Running ZFS on Linux is like putting a giraffe in the wild in Alaska. It is just not the right thing to do. Unfortunately, there are so many things that only available on Linux so we have to live with it. Just like FUSE (Filesystem in Userspace), many people feel hesitated to run their file systems on the userspace instead of kernel level, but hey, see how many people are happy with GlusterFS, a distributed file system that live on FUSE! Personally I just think it is not a right thing to do, especially in an enterprise environment. Running a production file system at the userspace level, seriously?

Anyway, if you are running into trouble after upgrading your Linux kernel (and you almost had a heart attack when you think your data may be lost), you have two choices:

  1. Simply boot to the previous working kernel if you need to get your data back in quick. However, keep in mind that this will create two problems:
    • Since you already update the system with the new kernel and the new packages, your new packages probably will not work with the old kernel, and that may give you extra headache.
    • Unless you manually overwrite the kernel boot order (boot loader config), otherwise you may get into the same trouble in the next boot.
  2. If you want a more “permanent” fix, you will need to rebuild the dkms ZFS and SPL modules. See below for the instructions. Keep in mind that you will have the same problem again when the kernel receives a new update.

You’ve tried to load the ZFS and realize that it is no longer available:

#sudo zpool import
The ZFS modules are not loaded.
Try running '/sbin/modprobe zfs' as root to load them.

#sudo /sbin/modprobe zfs
modprobe: FATAL: Module zfs not found.

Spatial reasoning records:
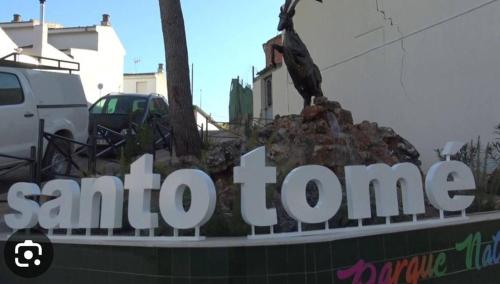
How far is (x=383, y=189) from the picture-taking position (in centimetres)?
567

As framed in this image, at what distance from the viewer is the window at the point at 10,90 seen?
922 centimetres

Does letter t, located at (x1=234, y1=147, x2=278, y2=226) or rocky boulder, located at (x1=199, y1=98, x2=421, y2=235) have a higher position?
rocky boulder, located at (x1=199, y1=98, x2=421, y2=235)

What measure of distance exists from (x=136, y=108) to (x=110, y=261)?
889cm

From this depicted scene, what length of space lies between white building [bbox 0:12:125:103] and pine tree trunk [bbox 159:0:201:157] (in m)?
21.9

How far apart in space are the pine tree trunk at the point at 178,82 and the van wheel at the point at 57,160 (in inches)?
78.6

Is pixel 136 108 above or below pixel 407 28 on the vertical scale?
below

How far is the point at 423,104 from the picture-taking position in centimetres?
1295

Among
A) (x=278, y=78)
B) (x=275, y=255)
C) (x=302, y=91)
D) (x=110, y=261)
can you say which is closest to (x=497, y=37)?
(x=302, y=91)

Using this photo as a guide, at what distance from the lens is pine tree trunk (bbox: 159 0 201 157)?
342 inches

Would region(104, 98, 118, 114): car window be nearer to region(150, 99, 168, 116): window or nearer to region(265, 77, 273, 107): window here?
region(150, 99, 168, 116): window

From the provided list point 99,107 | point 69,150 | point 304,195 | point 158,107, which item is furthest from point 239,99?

== PROBLEMS TO WORK ON ==
#1 What does the ZFS passage give as the more permanent fix for ZFS trouble after a Linux kernel upgrade?
#2 Continue the ZFS troubleshooting passage from the point where it stops.

== ANSWERS BY TASK ==
#1 Rebuilding the dkms ZFS and SPL modules.

#2
You may want to check the dkms status. Write down the version number. In my case, it is 0.6.5.9

#sudo dkms status
spl, 0.6.5.9, 3.10.0-327.28.3.el7.x86_64, x86_64: installed (WARNING! Diff between built and installed module!) (WARNING! Diff between built and installed module!)
spl, 0.6.5.9, 3.10.0-514.2.2.el7.x86_64, x86_64: installed (WARNING! Diff between built and installed module!) (WARNING! Diff between built and installed module!)
zfs, 0.6.5.9, 3.10.0-327.28.3.el7.x86_64, x86_64: installed (WARNING! Diff between built and installed module!) (WARNING! Diff between built and installed module!) (WARNING! Diff between built and installed module!) (WARNING! Diff between built and installed module!) (WARNING! Diff between built and installed module!) (WARNING! Diff between built and installed module!)

Before running the following commands, make sure that you know what you are doing.


#Make sure that you reboot to the kernel you want to fix.
#Find out what is the current kernel
uname -a
Linux 3.10.0-514.2.2.el7.x86_64 #1 SMP Tue Dec 6 23:06:41 UTC 2016 x86_64 x86_64 x86_64 GNU/Linux

#In my example, it is:
3.10.0-514.2.2.el7.x86_64

#Now, let's get into the fun part. We will remove them and reinstall them.
#Don't forget to match your version, in my base, my version is: 0.6.5.9
sudo dkms remove zfs/0.6.5.9 --all
sudo dkms remove spl/0.6.5.9 --all
sudo dkms --force install spl/0.6.5.9
sudo dkms --force install zfs/0.6.5.9

#or you can run these commands in one line, so that you don't need to wait:
sudo dkms remove zfs/0.6.5.9 --all; sudo dkms remove spl/0.6.5.9 --all; sudo dkms --force install spl/0.6.5.9; sudo dkms --force install zfs/0.6.5.9;

And we will verify the result.

#sudo dkms status
spl, 0.6.5.9, 3.10.0-514.2.2.el7.x86_64, x86_64: installed
zfs, 0.6.5.9, 3.10.0-514.2.2.el7.x86_64, x86_64: installed

Finally we can start the ZFS again.

sudo /sbin/modprobe zfs

Your ZFS pool should back. You can verify it by rebooting your machine. Notice that Linux may not automatically mount the ZFS volumes. You may want to mount it manually or via cron job.

Here is how to mount the ZFS volumes manually.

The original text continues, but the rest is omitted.